* [Document extract]
◆ ◆ ◆ ◆ ◆

This article seeks to clarify some of the points and misconceptions concerning two important social indicators – unemployment and poverty – mentioned in the article “Paranoid gov’t. seeing communists in media,” which came out in the Postscript column of Mr. Federico D. Pascual, Jr. in the 24 August 2006 issue of the Philippine Star
Mr. Pascual’s statement
“The NEDA under Neri has revised statistical methods and definitions to come up with better social indicators and make them affirm the claimed economic growth.
“By simply changing the definition of joblessness, and not by job creation, Neri was able to reduce the unemployment rate to 8.2 percent in April…
“Using its revised definition, government pegs the national average poverty threshold per day at only P33.72, which means that a Filipino who earns this much daily is already considered non-poor. This has allowed the Arroyo government to claim that it has lowered poverty incidence from 33 percent of the population in 2000 to 30 percent now.”
A. On the revision of official statistics
- We would like to stress that the revision of official statistics, whether in terms of concepts, definitions, or methodologies, is a standard practice recognized and appreciated by the international statistical community. Dr. Romulo A, Virola, the NSCB Secretary General, has in fact provided at least five reasons why this is necessary in his 12 September 2005 “Statistically Speaking” article in the NSCB web site. These include the following:
(a) Official statistics are oftentimes released based on incomplete data from surveys and administrative reports and hence, have to be revised as soon as supplementary data become available.
(b) Official statistics is an evolving science that must adapt to emerging concepts, definitions, and classifications, and changes in existing ones.

◆ ◆ ◆ ◆ ◆

* [Collected material]
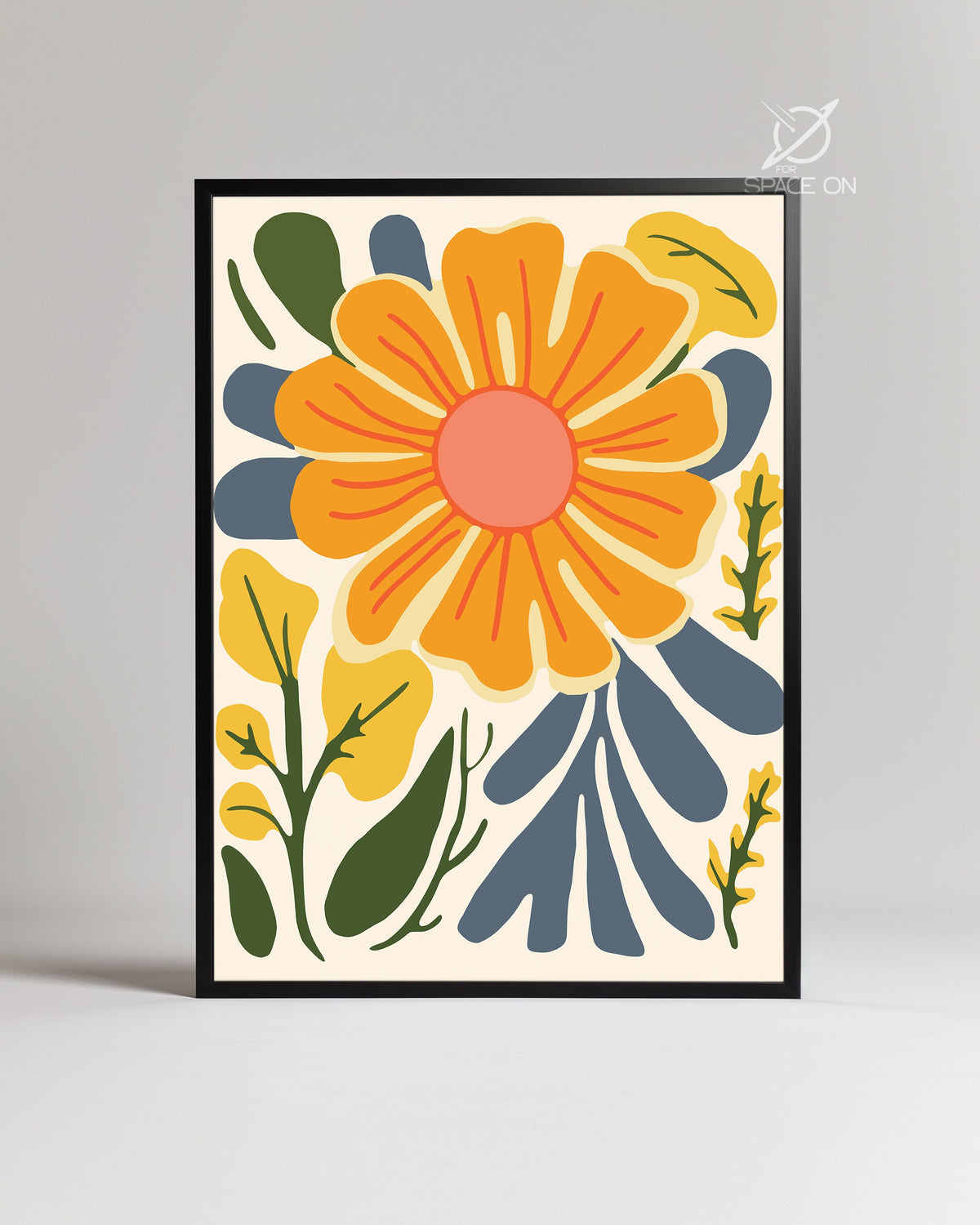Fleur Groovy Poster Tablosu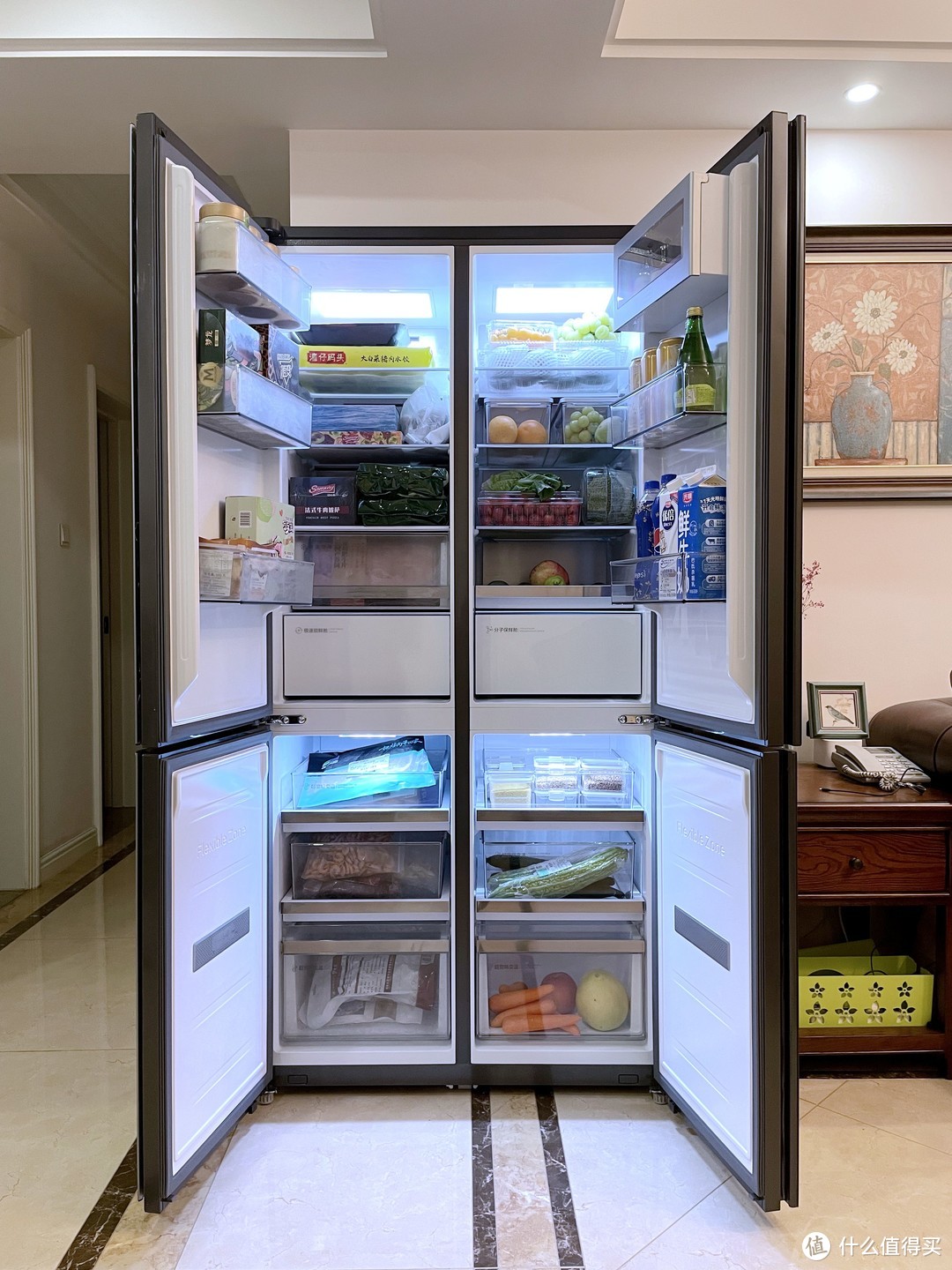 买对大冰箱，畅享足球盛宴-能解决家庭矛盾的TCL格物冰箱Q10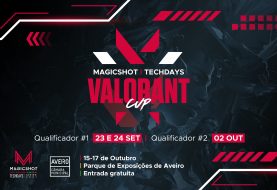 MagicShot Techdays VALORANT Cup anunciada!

◆ ◆ ◆ ◆ ◆

Please reproduce the article on unemployment and poverty statistics in full, word for word.

This article seeks to clarify some of the points and misconceptions concerning two important social indicators – unemployment and poverty – mentioned in the article “Paranoid gov’t. seeing communists in media,” which came out in the Postscript column of Mr. Federico D. Pascual, Jr. in the 24 August 2006 issue of the Philippine Star
Mr. Pascual’s statement
“The NEDA under Neri has revised statistical methods and definitions to come up with better social indicators and make them affirm the claimed economic growth.
“By simply changing the definition of joblessness, and not by job creation, Neri was able to reduce the unemployment rate to 8.2 percent in April…
“Using its revised definition, government pegs the national average poverty threshold per day at only P33.72, which means that a Filipino who earns this much daily is already considered non-poor. This has allowed the Arroyo government to claim that it has lowered poverty incidence from 33 percent of the population in 2000 to 30 percent now.”
A. On the revision of official statistics
- We would like to stress that the revision of official statistics, whether in terms of concepts, definitions, or methodologies, is a standard practice recognized and appreciated by the international statistical community. Dr. Romulo A, Virola, the NSCB Secretary General, has in fact provided at least five reasons why this is necessary in his 12 September 2005 “Statistically Speaking” article in the NSCB web site. These include the following:
(a) Official statistics are oftentimes released based on incomplete data from surveys and administrative reports and hence, have to be revised as soon as supplementary data become available.
(b) Official statistics is an evolving science that must adapt to emerging concepts, definitions, and classifications, and changes in existing ones.